• **Задание**:
Извлеките из приведенных ниже записей все строки, в которых встречается слово «wooden», с учетом регистра букв.

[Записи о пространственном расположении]

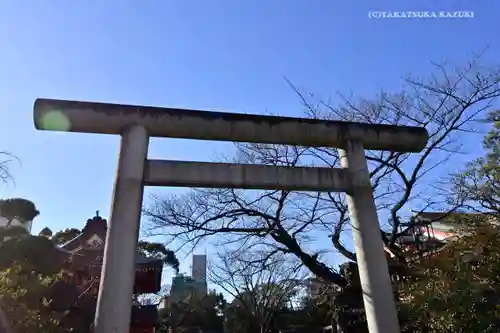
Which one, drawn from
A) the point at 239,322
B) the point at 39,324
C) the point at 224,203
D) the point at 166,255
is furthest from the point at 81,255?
the point at 239,322

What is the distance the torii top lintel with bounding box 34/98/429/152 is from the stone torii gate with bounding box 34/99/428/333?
14 mm

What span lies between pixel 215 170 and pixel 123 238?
1565 mm

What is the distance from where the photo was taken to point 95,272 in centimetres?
1423

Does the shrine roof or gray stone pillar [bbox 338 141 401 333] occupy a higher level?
the shrine roof

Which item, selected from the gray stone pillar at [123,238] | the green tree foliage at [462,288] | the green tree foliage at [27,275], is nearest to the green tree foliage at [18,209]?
the green tree foliage at [27,275]

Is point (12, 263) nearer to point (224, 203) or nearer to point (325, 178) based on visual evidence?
point (224, 203)

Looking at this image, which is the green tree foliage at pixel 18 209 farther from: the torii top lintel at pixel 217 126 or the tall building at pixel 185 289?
the tall building at pixel 185 289

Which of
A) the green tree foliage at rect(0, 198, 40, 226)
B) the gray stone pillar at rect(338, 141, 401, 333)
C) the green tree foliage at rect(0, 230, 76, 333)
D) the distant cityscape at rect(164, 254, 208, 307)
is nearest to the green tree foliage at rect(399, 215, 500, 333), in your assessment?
the gray stone pillar at rect(338, 141, 401, 333)

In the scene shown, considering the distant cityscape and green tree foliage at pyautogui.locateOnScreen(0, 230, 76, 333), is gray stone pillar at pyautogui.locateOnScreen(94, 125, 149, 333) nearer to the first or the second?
green tree foliage at pyautogui.locateOnScreen(0, 230, 76, 333)

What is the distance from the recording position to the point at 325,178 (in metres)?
5.99

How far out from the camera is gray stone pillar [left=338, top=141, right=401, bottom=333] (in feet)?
17.1

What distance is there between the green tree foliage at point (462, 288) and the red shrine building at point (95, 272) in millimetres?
9522

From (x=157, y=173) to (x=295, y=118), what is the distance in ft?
7.55

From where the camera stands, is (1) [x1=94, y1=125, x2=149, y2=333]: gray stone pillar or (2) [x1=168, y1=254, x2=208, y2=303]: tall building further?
(2) [x1=168, y1=254, x2=208, y2=303]: tall building
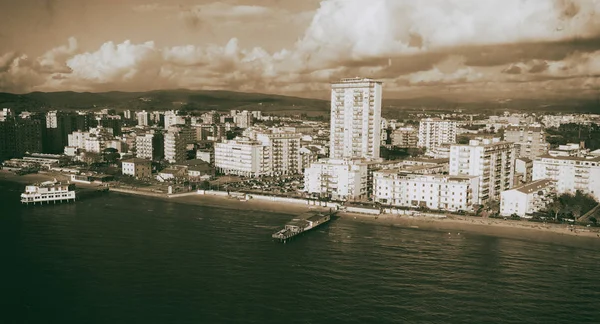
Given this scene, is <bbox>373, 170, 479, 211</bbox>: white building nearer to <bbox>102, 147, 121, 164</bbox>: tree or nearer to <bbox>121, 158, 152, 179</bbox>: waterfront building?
<bbox>121, 158, 152, 179</bbox>: waterfront building

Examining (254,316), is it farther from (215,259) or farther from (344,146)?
(344,146)

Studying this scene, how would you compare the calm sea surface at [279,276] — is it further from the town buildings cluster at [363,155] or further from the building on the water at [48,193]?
the building on the water at [48,193]

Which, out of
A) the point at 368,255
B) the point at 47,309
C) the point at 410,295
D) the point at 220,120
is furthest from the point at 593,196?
the point at 220,120

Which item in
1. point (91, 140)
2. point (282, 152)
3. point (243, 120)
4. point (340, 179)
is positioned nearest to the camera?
point (340, 179)

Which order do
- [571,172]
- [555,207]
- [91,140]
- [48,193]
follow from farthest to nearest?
[91,140], [48,193], [571,172], [555,207]

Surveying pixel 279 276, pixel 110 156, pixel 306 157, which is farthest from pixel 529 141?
pixel 110 156

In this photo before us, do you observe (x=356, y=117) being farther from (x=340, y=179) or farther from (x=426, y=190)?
(x=426, y=190)
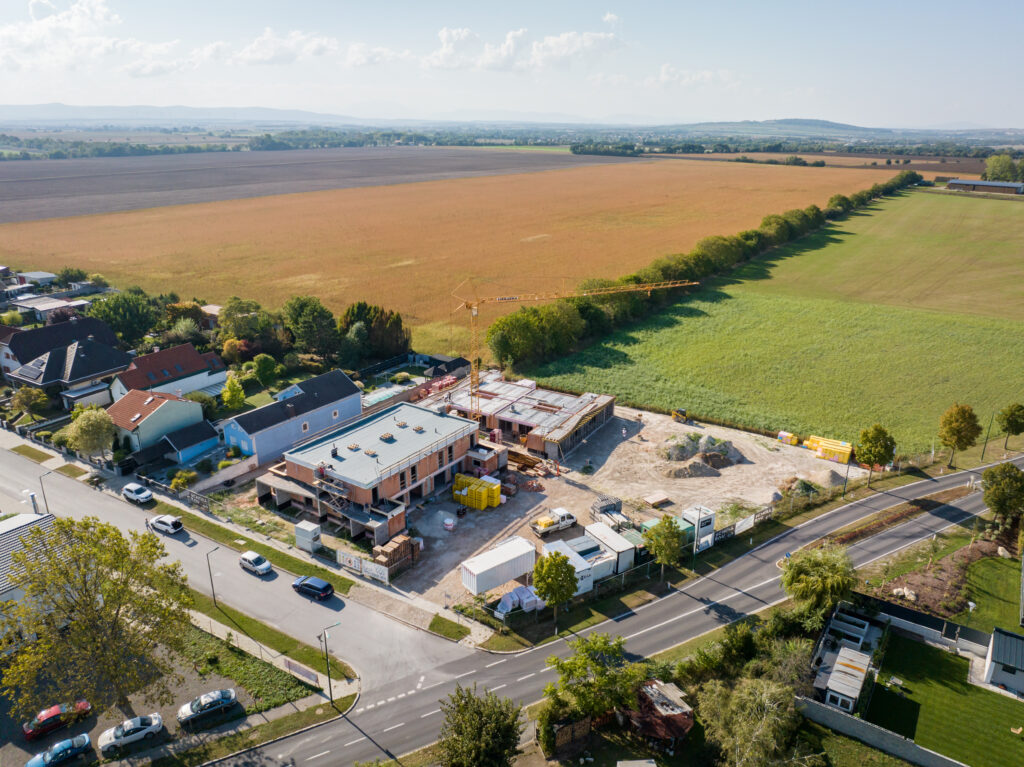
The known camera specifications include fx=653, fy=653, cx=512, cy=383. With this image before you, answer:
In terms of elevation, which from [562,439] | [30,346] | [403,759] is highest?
[30,346]

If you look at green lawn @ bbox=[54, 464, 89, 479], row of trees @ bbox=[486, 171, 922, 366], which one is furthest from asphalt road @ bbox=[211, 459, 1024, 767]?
row of trees @ bbox=[486, 171, 922, 366]

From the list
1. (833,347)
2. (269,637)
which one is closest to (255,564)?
(269,637)

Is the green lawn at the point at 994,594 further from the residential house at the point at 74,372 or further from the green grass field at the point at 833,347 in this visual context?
the residential house at the point at 74,372

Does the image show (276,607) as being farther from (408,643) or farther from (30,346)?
(30,346)

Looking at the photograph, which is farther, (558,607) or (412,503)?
(412,503)

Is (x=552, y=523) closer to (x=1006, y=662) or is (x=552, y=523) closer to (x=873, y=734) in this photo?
(x=873, y=734)

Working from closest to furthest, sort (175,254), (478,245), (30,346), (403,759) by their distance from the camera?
→ (403,759)
(30,346)
(175,254)
(478,245)

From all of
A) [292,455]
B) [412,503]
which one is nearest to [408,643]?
[412,503]
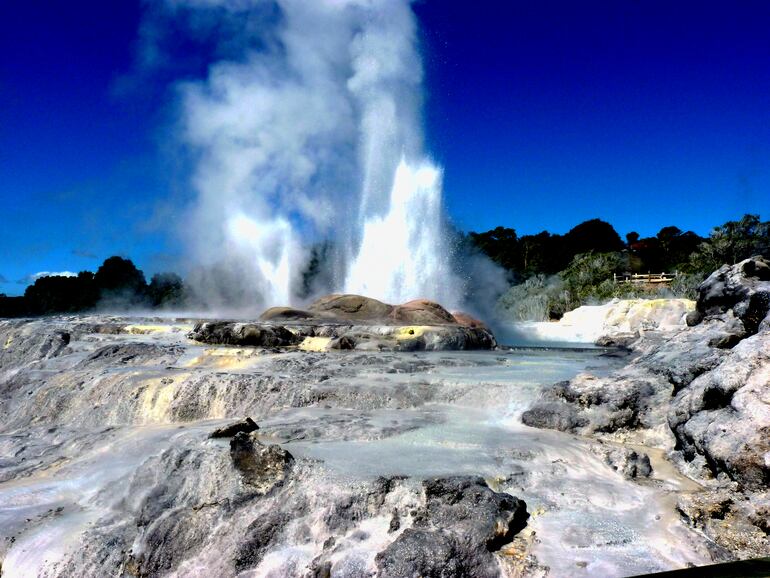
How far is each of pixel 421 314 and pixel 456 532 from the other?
11052 millimetres

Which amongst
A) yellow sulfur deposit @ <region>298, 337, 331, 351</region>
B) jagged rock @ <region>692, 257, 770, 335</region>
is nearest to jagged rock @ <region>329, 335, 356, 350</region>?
yellow sulfur deposit @ <region>298, 337, 331, 351</region>

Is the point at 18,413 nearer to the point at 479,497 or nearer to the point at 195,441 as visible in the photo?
the point at 195,441

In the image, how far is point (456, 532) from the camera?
13.4 feet

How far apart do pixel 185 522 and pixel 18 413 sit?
21.8ft

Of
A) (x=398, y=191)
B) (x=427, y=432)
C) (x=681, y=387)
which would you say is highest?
(x=398, y=191)

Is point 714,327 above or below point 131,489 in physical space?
above

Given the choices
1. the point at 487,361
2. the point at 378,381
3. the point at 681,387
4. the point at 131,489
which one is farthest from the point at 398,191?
the point at 131,489

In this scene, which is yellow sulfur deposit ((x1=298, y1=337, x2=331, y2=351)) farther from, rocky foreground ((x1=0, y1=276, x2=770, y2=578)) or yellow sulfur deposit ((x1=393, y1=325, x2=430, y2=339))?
rocky foreground ((x1=0, y1=276, x2=770, y2=578))

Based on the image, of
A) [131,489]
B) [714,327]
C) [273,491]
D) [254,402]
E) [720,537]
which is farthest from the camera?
[254,402]

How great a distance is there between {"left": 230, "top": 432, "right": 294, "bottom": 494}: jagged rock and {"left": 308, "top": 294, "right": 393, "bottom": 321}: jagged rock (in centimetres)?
1001

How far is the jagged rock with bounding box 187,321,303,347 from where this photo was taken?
12.0 m

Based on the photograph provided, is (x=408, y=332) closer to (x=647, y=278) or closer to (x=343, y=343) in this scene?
(x=343, y=343)

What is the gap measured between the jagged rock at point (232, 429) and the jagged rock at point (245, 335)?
5768 mm

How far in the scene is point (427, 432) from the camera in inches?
250
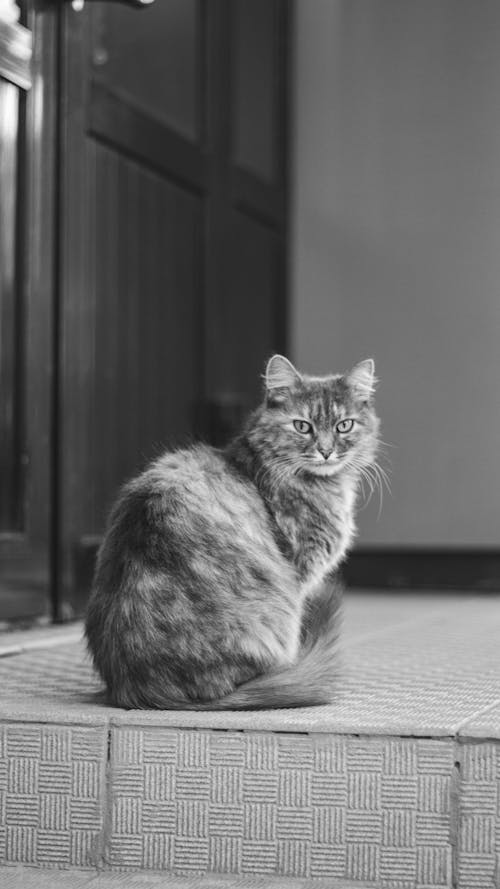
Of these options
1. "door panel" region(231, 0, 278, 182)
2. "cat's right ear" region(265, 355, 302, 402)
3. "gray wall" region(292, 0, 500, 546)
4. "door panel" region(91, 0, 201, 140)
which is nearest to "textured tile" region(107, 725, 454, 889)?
"cat's right ear" region(265, 355, 302, 402)

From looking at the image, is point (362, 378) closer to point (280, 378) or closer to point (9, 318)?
point (280, 378)

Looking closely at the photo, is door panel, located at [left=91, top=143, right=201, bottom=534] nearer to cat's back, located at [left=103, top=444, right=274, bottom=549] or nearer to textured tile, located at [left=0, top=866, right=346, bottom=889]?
cat's back, located at [left=103, top=444, right=274, bottom=549]

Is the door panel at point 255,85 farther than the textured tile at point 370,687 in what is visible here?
Yes

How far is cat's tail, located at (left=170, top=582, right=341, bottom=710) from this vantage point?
170 cm

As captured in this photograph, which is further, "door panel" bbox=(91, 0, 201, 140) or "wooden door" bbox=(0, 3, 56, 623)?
"door panel" bbox=(91, 0, 201, 140)

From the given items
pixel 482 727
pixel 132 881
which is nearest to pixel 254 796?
pixel 132 881

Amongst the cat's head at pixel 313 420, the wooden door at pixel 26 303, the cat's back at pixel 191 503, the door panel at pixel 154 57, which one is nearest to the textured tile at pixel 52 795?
the cat's back at pixel 191 503

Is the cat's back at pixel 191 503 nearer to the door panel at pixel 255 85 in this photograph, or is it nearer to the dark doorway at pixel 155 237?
the dark doorway at pixel 155 237

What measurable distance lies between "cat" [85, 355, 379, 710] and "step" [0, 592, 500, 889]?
65 millimetres

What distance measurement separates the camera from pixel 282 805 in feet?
5.18

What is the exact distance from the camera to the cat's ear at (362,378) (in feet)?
6.96

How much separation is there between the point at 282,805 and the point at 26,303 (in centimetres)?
162

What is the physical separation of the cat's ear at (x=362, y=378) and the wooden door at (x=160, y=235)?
100cm

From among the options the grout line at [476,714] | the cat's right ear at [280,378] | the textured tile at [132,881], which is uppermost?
the cat's right ear at [280,378]
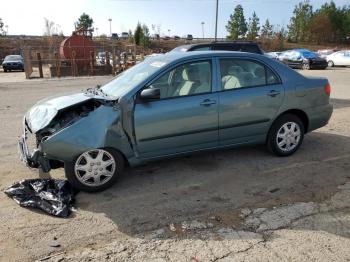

• **Решение**:
As captured in this photograph, which is further, "door panel" bbox=(91, 0, 201, 140) or "wooden door" bbox=(0, 3, 56, 623)?
Amongst the cat's head at pixel 313 420, the wooden door at pixel 26 303, the cat's back at pixel 191 503, the door panel at pixel 154 57, which one is nearest to the textured tile at pixel 52 795?
What is the physical separation of the cat's ear at (x=362, y=378) and the wooden door at (x=160, y=235)?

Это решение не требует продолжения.